Top of Input

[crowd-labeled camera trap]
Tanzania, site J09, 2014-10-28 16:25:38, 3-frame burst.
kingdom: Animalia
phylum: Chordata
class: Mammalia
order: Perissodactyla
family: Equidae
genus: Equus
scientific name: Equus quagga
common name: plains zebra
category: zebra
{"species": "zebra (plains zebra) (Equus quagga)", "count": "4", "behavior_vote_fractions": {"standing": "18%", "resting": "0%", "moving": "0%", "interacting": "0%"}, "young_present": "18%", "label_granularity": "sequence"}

Bottom of Input
Top of Input

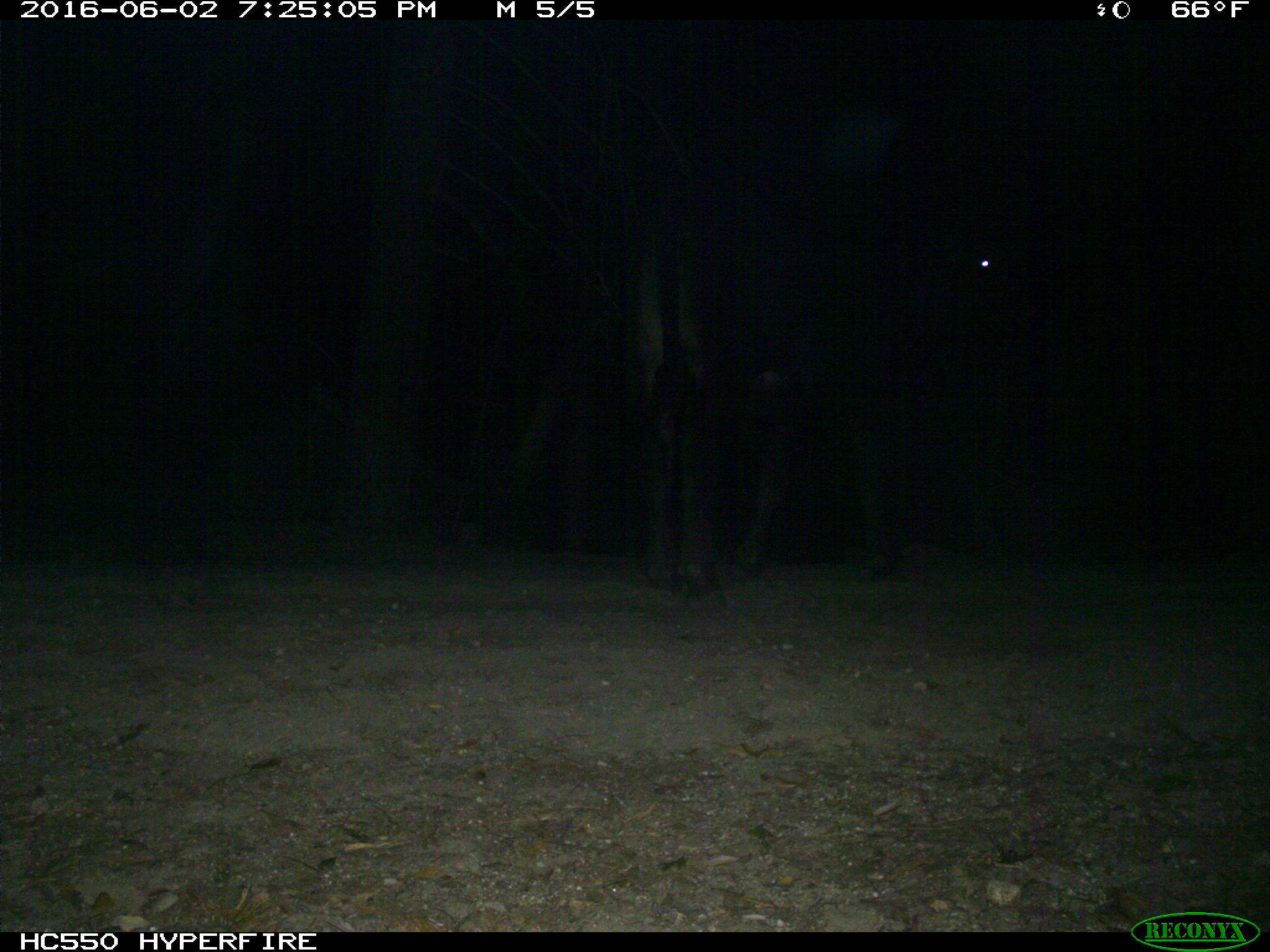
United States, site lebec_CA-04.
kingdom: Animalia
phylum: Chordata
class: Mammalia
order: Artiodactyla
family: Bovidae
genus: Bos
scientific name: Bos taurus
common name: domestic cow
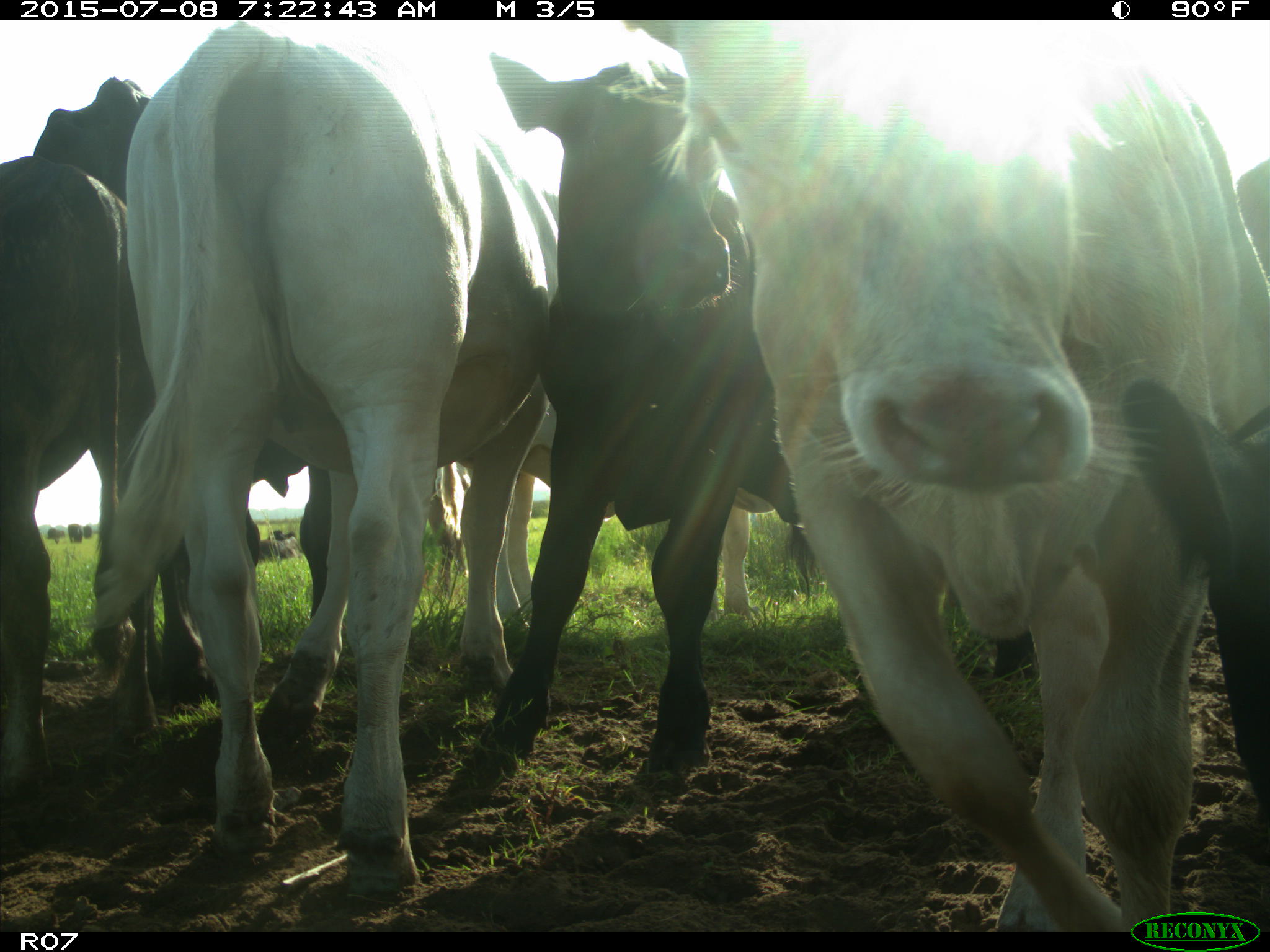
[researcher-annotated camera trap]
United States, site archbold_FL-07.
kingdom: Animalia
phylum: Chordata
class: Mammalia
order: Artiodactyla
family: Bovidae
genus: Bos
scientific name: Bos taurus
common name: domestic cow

Bottom of Input

-- Exercise brief --
Search the records above for the string "plains". Report each line that has it.

-- Output of the task --
common name: plains zebra
{"species": "zebra (plains zebra) (Equus quagga)", "count": "4", "behavior_vote_fractions": {"standing": "18%", "resting": "0%", "moving": "0%", "interacting": "0%"}, "young_present": "18%", "label_granularity": "sequence"}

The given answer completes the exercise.